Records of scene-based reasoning
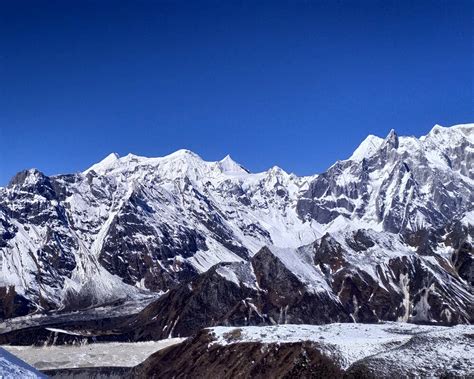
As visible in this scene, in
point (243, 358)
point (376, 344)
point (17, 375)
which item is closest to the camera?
point (17, 375)

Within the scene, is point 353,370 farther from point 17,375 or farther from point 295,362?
point 17,375

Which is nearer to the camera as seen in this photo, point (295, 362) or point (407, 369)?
point (407, 369)

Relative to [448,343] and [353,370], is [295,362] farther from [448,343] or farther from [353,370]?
[448,343]

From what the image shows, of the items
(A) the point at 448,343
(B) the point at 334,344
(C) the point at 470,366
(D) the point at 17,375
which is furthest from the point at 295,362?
(D) the point at 17,375

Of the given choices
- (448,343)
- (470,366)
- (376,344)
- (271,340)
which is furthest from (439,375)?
(271,340)

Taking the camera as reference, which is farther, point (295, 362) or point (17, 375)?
point (295, 362)

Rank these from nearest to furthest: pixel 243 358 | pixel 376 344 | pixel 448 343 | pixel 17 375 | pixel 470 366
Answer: pixel 17 375 → pixel 470 366 → pixel 448 343 → pixel 376 344 → pixel 243 358

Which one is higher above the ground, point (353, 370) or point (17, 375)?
point (17, 375)

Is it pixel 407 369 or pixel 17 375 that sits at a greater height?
pixel 17 375

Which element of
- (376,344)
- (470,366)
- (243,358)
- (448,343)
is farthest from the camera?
(243,358)
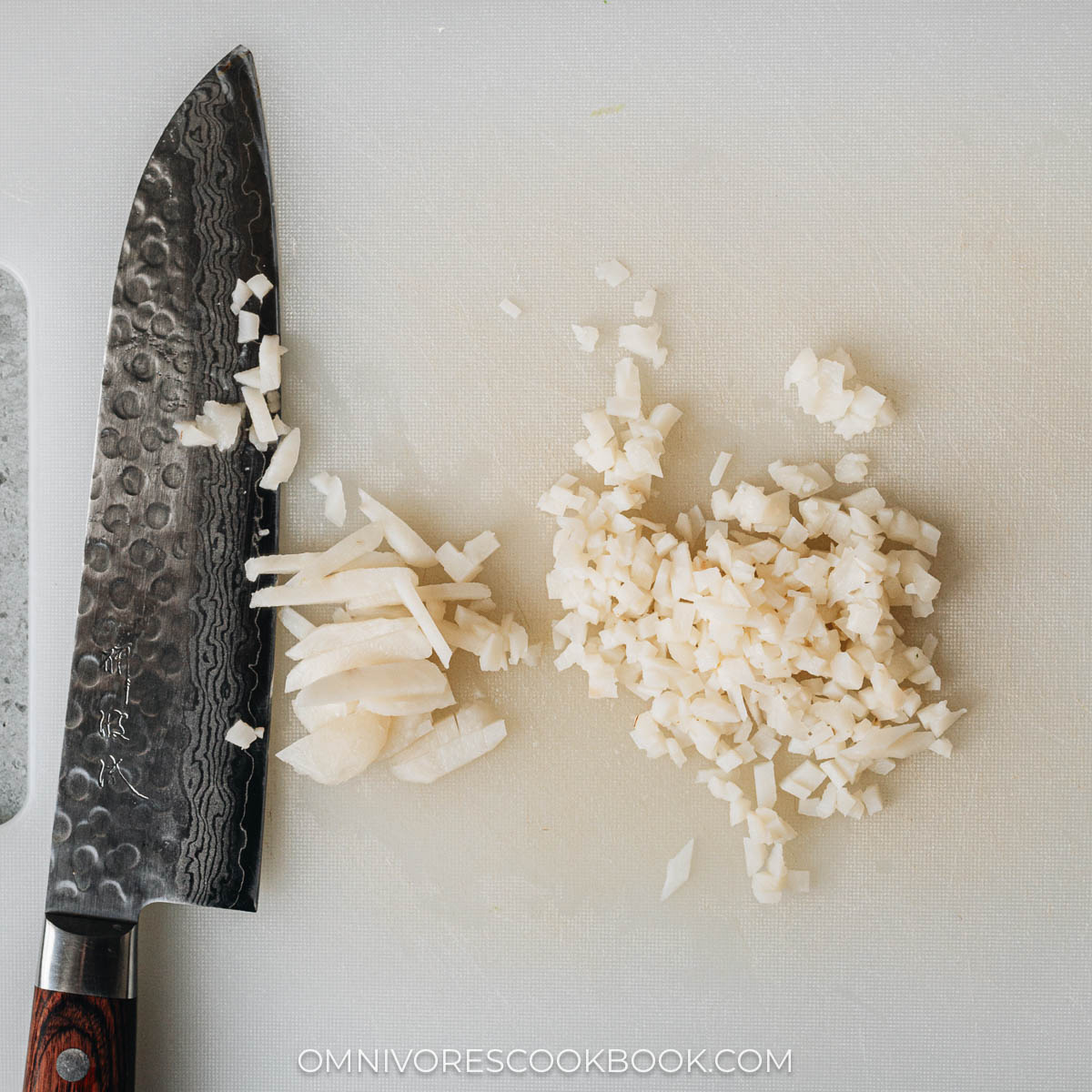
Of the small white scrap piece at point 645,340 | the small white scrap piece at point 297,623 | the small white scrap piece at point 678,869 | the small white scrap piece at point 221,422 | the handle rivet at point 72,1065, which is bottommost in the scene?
the handle rivet at point 72,1065

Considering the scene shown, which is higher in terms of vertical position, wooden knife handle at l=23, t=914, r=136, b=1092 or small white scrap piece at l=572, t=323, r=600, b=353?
small white scrap piece at l=572, t=323, r=600, b=353

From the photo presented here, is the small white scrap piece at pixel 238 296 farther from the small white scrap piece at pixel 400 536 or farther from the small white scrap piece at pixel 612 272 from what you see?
the small white scrap piece at pixel 612 272

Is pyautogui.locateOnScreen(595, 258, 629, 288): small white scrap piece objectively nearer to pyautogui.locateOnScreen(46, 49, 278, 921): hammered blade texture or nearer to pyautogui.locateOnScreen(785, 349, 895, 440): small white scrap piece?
pyautogui.locateOnScreen(785, 349, 895, 440): small white scrap piece

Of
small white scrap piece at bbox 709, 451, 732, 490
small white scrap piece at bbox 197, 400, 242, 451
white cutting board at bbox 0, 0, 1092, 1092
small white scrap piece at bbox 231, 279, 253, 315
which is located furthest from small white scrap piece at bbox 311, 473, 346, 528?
small white scrap piece at bbox 709, 451, 732, 490

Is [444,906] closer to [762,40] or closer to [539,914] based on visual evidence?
[539,914]

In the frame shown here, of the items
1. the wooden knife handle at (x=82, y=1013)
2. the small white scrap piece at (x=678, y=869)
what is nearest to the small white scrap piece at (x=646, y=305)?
the small white scrap piece at (x=678, y=869)

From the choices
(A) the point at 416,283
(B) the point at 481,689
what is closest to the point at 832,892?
(B) the point at 481,689

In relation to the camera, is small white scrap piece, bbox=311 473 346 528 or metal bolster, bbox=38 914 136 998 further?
small white scrap piece, bbox=311 473 346 528
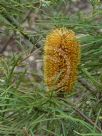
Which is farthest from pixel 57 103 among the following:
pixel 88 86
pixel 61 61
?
pixel 88 86

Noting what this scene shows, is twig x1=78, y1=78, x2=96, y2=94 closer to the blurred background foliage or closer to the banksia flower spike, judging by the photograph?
the blurred background foliage

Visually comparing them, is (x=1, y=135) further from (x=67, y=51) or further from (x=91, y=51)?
(x=91, y=51)

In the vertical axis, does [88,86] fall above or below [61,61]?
below

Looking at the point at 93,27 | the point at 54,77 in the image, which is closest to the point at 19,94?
the point at 54,77

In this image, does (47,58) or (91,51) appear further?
(91,51)

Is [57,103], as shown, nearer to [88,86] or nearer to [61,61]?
[61,61]

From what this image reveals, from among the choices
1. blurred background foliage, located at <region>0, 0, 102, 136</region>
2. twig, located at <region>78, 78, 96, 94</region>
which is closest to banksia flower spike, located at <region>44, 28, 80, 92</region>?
blurred background foliage, located at <region>0, 0, 102, 136</region>

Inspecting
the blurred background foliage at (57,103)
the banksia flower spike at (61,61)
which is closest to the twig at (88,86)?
the blurred background foliage at (57,103)

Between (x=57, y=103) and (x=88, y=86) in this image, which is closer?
(x=57, y=103)
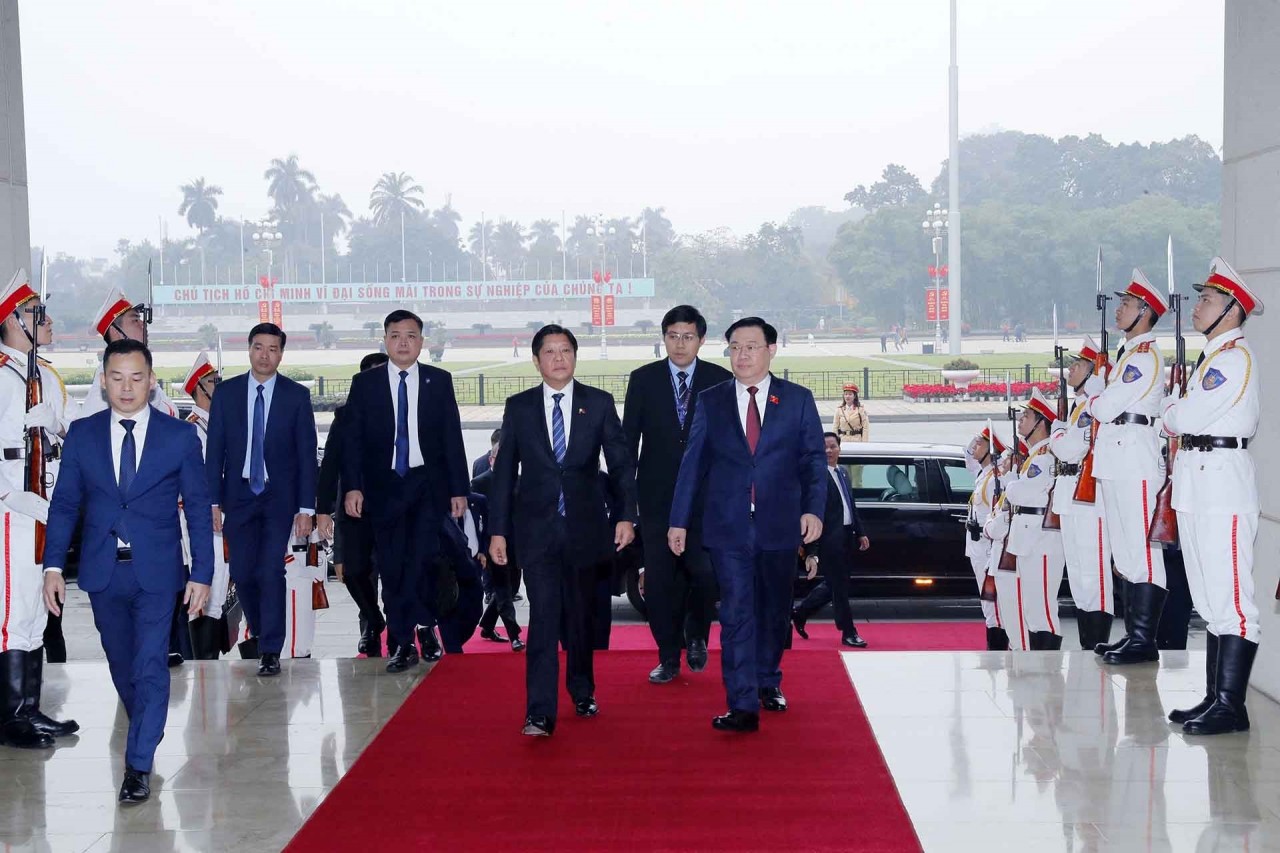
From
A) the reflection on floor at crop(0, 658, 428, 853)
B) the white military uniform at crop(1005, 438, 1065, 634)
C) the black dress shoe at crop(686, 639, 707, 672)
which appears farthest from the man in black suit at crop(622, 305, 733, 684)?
the white military uniform at crop(1005, 438, 1065, 634)

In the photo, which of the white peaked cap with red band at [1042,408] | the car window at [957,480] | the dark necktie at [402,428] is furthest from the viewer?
the car window at [957,480]

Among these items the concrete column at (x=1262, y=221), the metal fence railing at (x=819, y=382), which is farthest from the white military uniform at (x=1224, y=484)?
the metal fence railing at (x=819, y=382)

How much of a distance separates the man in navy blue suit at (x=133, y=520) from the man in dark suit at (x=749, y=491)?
6.63 ft

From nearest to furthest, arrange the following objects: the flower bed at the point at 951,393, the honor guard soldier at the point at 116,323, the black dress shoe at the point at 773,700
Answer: the black dress shoe at the point at 773,700 < the honor guard soldier at the point at 116,323 < the flower bed at the point at 951,393

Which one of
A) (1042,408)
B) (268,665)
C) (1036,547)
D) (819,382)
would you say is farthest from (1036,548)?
(819,382)

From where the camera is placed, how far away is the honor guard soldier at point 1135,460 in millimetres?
6984

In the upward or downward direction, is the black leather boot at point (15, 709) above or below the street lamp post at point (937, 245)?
below

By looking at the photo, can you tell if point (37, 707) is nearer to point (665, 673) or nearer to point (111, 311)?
point (111, 311)

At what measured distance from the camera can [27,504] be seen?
5.82m

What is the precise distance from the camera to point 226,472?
691 cm

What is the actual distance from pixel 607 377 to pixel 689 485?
34.9 meters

*PROBLEM:* Please copy every record above word for word, leaving out the pictures.

*REPLY TO THE TASK:*
As visible in this scene, in
point (243, 358)
point (376, 344)
point (17, 375)
which item is closest to the camera?
point (17, 375)

Within the scene, is point 353,370 farther from point 17,375 or farther from point 295,362?
point 17,375

Which is nearer to the camera as seen in this photo, point (295, 362) or point (407, 369)?
point (407, 369)

Relative to [448,343] and [353,370], is [295,362] farther from [448,343] or farther from [353,370]?
[448,343]

From what the image shows, of the items
(A) the point at 448,343
(B) the point at 334,344
(C) the point at 470,366
(D) the point at 17,375
which is furthest from the point at 295,362?
(D) the point at 17,375

Of the given choices
- (448,343)
- (470,366)
- (376,344)
- (271,340)
which is furthest from (439,375)?
(271,340)

Taking the camera as reference, which is farther, point (295, 362) or point (17, 375)?
point (295, 362)

Rank these from nearest to furthest: pixel 243 358 | pixel 376 344 | pixel 448 343 | pixel 17 375 | pixel 470 366
Answer: pixel 17 375 → pixel 470 366 → pixel 448 343 → pixel 376 344 → pixel 243 358

Which one is higher above the ground, point (353, 370) or point (17, 375)?
point (17, 375)

Is it pixel 407 369 or pixel 17 375 that sits at a greater height?
pixel 17 375

Which element of
- (376,344)
- (470,366)
- (243,358)
- (448,343)
is farthest from the camera?
(243,358)
Of the small white scrap piece at point 645,340 | the small white scrap piece at point 297,623 | the small white scrap piece at point 678,869 | the small white scrap piece at point 221,422 | the handle rivet at point 72,1065, which is bottommost in the scene?
the handle rivet at point 72,1065

Considering the scene shown, which is higher in terms of vertical position, wooden knife handle at l=23, t=914, r=136, b=1092 or small white scrap piece at l=572, t=323, r=600, b=353?
small white scrap piece at l=572, t=323, r=600, b=353

From the photo presented here, is the small white scrap piece at pixel 238 296 farther from the small white scrap piece at pixel 400 536 or farther from the small white scrap piece at pixel 612 272 from what you see?
the small white scrap piece at pixel 612 272

Is pyautogui.locateOnScreen(595, 258, 629, 288): small white scrap piece objectively nearer to pyautogui.locateOnScreen(46, 49, 278, 921): hammered blade texture or nearer to pyautogui.locateOnScreen(785, 349, 895, 440): small white scrap piece?
pyautogui.locateOnScreen(785, 349, 895, 440): small white scrap piece

Of
small white scrap piece at bbox 709, 451, 732, 490
small white scrap piece at bbox 197, 400, 242, 451
white cutting board at bbox 0, 0, 1092, 1092
small white scrap piece at bbox 231, 279, 253, 315
which is located furthest from small white scrap piece at bbox 311, 473, 346, 528?
small white scrap piece at bbox 709, 451, 732, 490

Is [444,906] closer to [762,40] or closer to [539,914] based on visual evidence?
[539,914]

In the frame shown here, of the items
1. the wooden knife handle at (x=82, y=1013)
2. the small white scrap piece at (x=678, y=869)
what is nearest to the small white scrap piece at (x=646, y=305)?
the small white scrap piece at (x=678, y=869)

From the choices
(A) the point at 416,283
(B) the point at 481,689
what is closest to the point at 832,892?
(B) the point at 481,689

In relation to the camera, is small white scrap piece, bbox=311 473 346 528 or metal bolster, bbox=38 914 136 998 further?
small white scrap piece, bbox=311 473 346 528
Which is farthest from pixel 57 103 among the following:
pixel 88 86
pixel 61 61
?
pixel 88 86

Noting what this scene shows, is twig x1=78, y1=78, x2=96, y2=94 closer to the blurred background foliage or closer to the banksia flower spike, judging by the photograph?
the blurred background foliage

Visually comparing them, is (x=1, y=135) further from (x=67, y=51) or further from (x=91, y=51)?
(x=91, y=51)

In the vertical axis, does [88,86] fall above or below [61,61]?
below

Looking at the point at 93,27 | the point at 54,77 in the image, which is closest to the point at 19,94?
the point at 54,77

In this image, does (47,58) or (91,51) appear further?
(91,51)

Is [57,103], as shown, nearer to [88,86] or nearer to [61,61]?
[61,61]

From what this image reveals, from among the choices
1. blurred background foliage, located at <region>0, 0, 102, 136</region>
2. twig, located at <region>78, 78, 96, 94</region>
which is closest to banksia flower spike, located at <region>44, 28, 80, 92</region>?
blurred background foliage, located at <region>0, 0, 102, 136</region>

Inspecting
the blurred background foliage at (57,103)
the banksia flower spike at (61,61)
which is closest to the twig at (88,86)?
the blurred background foliage at (57,103)

Between (x=57, y=103) and (x=88, y=86) in this image, which is closer?
(x=57, y=103)
From
A) the reflection on floor at crop(0, 658, 428, 853)
B) the white military uniform at crop(1005, 438, 1065, 634)
C) the black dress shoe at crop(686, 639, 707, 672)
which appears farthest from the man in black suit at crop(622, 305, 733, 684)?
the white military uniform at crop(1005, 438, 1065, 634)

In the photo, which of the white peaked cap with red band at [1042,408] | the car window at [957,480] | the dark necktie at [402,428] is furthest from the viewer?
the car window at [957,480]

Among these items the concrete column at (x=1262, y=221), the metal fence railing at (x=819, y=382), which is farthest from the white military uniform at (x=1224, y=484)?
the metal fence railing at (x=819, y=382)

How much of a distance separates the man in navy blue suit at (x=133, y=520) from the man in dark suit at (x=749, y=491)?
6.63 ft

From nearest to furthest, arrange the following objects: the flower bed at the point at 951,393, the honor guard soldier at the point at 116,323, the black dress shoe at the point at 773,700
Answer: the black dress shoe at the point at 773,700 < the honor guard soldier at the point at 116,323 < the flower bed at the point at 951,393

Which one of
A) (1042,408)
B) (268,665)
C) (1036,547)
D) (819,382)
would you say is farthest from (1036,548)?
(819,382)

From where the camera is placed, how far away is the honor guard soldier at point 1135,460 in millimetres?
6984

In the upward or downward direction, is the black leather boot at point (15, 709) above or below the street lamp post at point (937, 245)?
below

By looking at the photo, can you tell if point (37, 707) is nearer to point (665, 673) or nearer to point (111, 311)?
point (111, 311)

At what measured distance from the camera can [27,504] be seen?
5.82m

What is the precise distance from the camera to point 226,472?
691 cm

What is the actual distance from pixel 607 377 to pixel 689 485?
34.9 meters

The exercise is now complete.